ERO is structured as an exchange-traded note (ETN), meaning that it is a senior, unsecured debt instrument issued by Barclays. As with all ETNs, an investment in ERO is subject to credit risk: if the issuing bank defaults on its obligations, there is no underlying pool of assets to which investors have a claim. Although the likelihood of default is relatively low, it is a risk that investors should consider.
Both FXE and EU invest their underlying assets in euro-denominated securities. This means that interest earned on these investments, in addition to changes in the EUR/USD exchange rate, will contribute to total return (although money market and bank deposit rates are currently near zero). Neither FXE nor EU are ETNs, but there are some structural differences between these products as well. FXE is a currency grantor trust, while EU is a true 1940 Act exchange-traded fund. The distinction is a subtle one, but has the potential to result in material differences in return.

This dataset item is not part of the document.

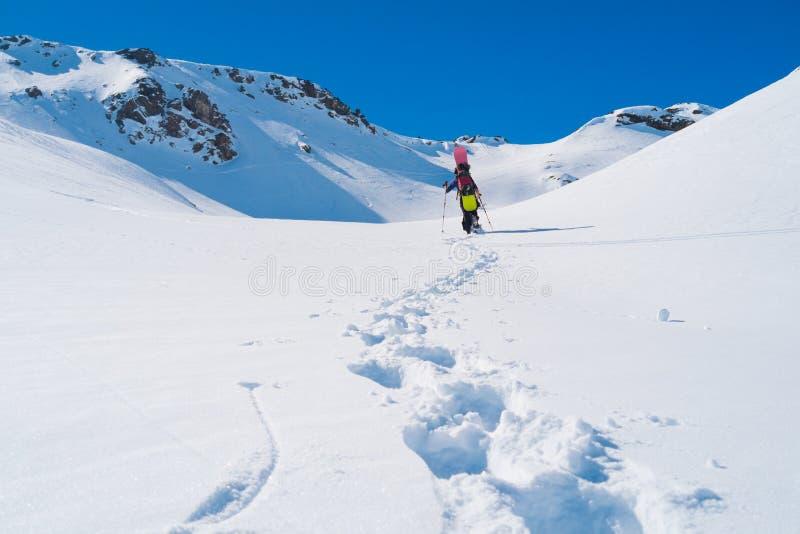 Snowboarder nell'inverno fotografia stock libera da diritti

Currency grantor trusts generally hold foreign bank deposits, meaning that there is again concentrated credit risk with the depository bank (although, again, such risk is relatively minimal). EU, on the other hand, is a true ETF, meaning that it is required to spread risk across multiple counterparties. At present, this fund has holdings in about 12 different securities, including Belgian, French, and German Treasuries and time deposits at RBS and UBS (see the complete list here). Particularly in the current tumultuous environment, the benefits of diversification in holdings can be significant.

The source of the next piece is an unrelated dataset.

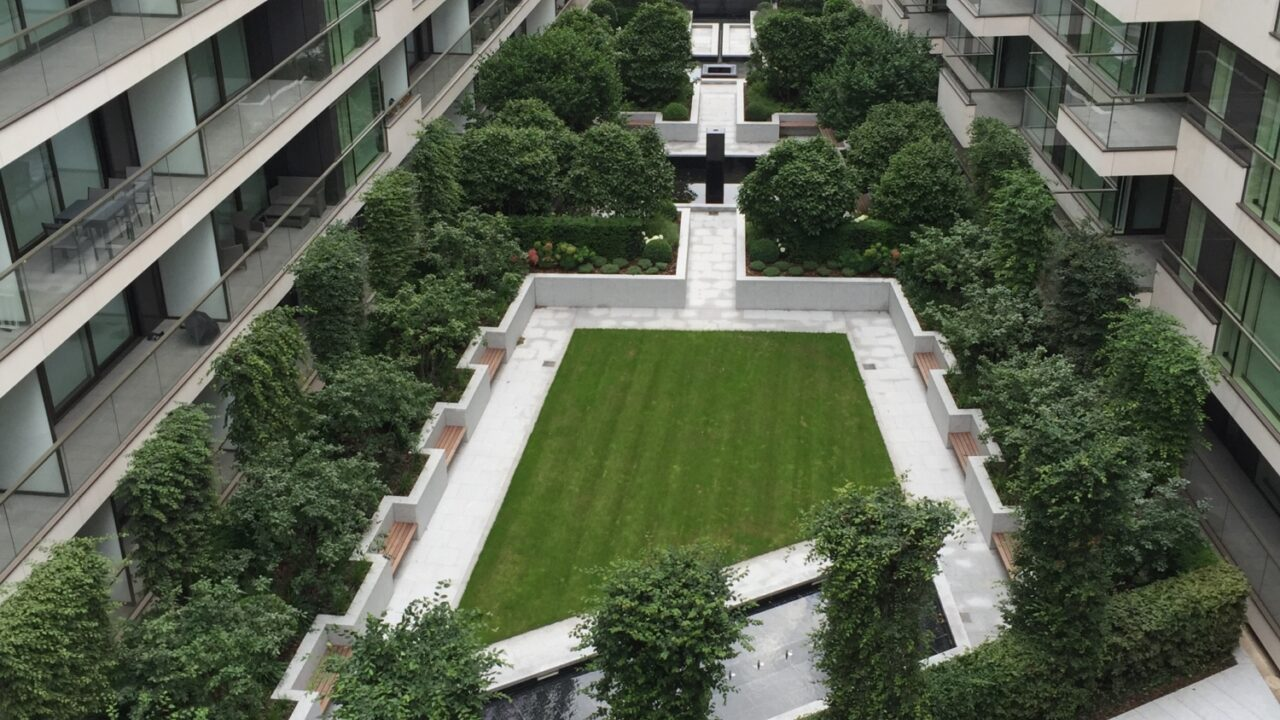 Innovation Led Urban Greening and How it Can Support Sustainable Architecture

The second difference between FXE and EU relates to taxes. Upon the liquidation of shares in a currency grantor trust (i.e., FXE), proceeds are generally taxed at an ordinary income rate. But proceeds from the sale of an actively-managed currency ETF (i.e., EU) are generally taxed at the capital gains rate according to the holding period. For investments held for less than a year, the difference may be minimal. But for longer-term investments, the ETF structure can result in lower taxes. There are also some potential advantages to the taxation of gains on currency forward contracts under the actively-managed ETF structure: assuming the fund makes appropriate tax elections, these gains can be taxed at 60% long-term / 40% short-term rates.
The tax issues around these investments are complex, and the exact treatments can vary depending on individual circumstances. But in most cases, the ETF structure will offer superior tax efficiency. The differences highlighted above may not seem material, but in a game of basis points, every little advantage can translate into a bigger bottom line.
Disclosure: No positions at time of writing.